Questo panorama ci indica un movimento profondo delle ideologie politiche altrimenti inamovibili. La riconfigurazione dei partiti politici evidenzia l’esaurimento della politica tradizionale e la virata verso il pragmatismo. Elementi che sono parsi essere stati compresi dai cittadini messicani che sono andati in massa ad appoggiare la coalizione di AMLO. Al di là delle differenze ideologiche ha primeggiato la necessità di trasformazione del paese e, in un certo modo, di dare una lezione alla classe politica tradizionale che si era tranquillamente insediata al potere, sviluppando una pericolosa tolleranza verso la corruzione.

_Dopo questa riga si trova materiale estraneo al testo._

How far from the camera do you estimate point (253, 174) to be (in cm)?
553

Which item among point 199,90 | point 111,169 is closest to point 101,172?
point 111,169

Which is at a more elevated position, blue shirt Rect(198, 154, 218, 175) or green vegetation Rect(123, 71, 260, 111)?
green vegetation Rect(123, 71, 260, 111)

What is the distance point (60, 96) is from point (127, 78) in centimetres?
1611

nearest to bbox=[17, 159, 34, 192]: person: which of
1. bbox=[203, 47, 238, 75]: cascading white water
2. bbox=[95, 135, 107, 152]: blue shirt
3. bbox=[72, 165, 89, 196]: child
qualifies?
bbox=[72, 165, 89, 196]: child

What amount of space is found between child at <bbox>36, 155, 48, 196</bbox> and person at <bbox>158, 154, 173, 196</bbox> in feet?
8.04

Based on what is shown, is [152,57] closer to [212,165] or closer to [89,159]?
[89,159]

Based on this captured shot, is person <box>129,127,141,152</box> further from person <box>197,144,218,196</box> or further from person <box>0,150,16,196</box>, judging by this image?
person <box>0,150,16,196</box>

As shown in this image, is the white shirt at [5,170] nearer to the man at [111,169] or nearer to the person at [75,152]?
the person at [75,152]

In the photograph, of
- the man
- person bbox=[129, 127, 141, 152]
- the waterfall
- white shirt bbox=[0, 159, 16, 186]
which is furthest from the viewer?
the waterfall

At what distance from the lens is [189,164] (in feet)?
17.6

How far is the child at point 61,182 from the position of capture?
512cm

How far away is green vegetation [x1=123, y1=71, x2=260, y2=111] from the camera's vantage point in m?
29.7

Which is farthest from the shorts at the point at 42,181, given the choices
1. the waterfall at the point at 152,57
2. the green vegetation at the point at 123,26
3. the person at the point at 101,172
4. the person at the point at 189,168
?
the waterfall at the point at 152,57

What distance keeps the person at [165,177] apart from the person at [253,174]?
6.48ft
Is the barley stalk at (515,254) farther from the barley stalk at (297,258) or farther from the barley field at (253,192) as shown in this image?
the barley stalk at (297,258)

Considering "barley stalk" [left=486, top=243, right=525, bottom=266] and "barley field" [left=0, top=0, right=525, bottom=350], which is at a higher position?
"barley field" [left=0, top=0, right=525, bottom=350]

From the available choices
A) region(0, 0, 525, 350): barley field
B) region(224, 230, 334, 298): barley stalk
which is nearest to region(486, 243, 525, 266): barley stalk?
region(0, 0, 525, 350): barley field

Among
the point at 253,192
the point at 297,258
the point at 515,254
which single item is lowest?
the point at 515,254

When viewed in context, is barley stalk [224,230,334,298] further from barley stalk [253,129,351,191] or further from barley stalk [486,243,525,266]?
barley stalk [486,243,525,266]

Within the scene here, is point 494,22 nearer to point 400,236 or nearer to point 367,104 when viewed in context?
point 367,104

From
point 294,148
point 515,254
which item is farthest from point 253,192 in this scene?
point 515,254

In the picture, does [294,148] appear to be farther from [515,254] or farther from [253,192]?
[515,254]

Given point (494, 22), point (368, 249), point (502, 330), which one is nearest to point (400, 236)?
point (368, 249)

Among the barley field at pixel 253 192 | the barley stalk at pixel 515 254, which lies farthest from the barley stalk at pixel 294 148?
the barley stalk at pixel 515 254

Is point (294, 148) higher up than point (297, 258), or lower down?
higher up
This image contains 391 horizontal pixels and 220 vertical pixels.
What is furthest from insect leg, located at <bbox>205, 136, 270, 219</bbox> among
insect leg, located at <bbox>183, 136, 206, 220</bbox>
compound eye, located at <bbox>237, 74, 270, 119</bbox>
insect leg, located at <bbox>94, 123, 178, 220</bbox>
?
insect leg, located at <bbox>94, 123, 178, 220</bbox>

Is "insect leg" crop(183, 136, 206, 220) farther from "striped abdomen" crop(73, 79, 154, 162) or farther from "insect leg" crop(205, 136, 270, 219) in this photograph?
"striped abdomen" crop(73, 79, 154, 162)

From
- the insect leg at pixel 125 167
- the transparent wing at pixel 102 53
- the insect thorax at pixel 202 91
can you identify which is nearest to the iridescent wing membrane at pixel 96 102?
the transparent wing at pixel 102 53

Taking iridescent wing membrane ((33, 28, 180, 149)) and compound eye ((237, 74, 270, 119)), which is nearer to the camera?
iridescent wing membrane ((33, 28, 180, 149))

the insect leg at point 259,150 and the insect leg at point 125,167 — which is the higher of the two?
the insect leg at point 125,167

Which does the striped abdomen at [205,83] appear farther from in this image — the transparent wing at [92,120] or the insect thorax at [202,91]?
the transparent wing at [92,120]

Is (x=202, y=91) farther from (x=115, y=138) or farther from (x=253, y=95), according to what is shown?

Il fenomeno “Amlover” pone allo scoperto un nuovo linguaggio politico, intergenerazionale, sfinito dalla politica tradizionale e con un orizzonte di aspettativa orientato verso la giustizia sociale, l’inclusione e i progetti sostenibili. Il gabinetto che integrerà il nuovo governo messicano è composto da intellettuali, accademici laureati delle università pubbliche, lontani dalla tecnocrazia operante. Gli occhi del mondo, specialmente dell’America Latina, sono posti su López Obrador. Il primo passo è stato conquistare la presidenza, ciò che segue è dare contenuto a questa sinistra che egli rappresenta.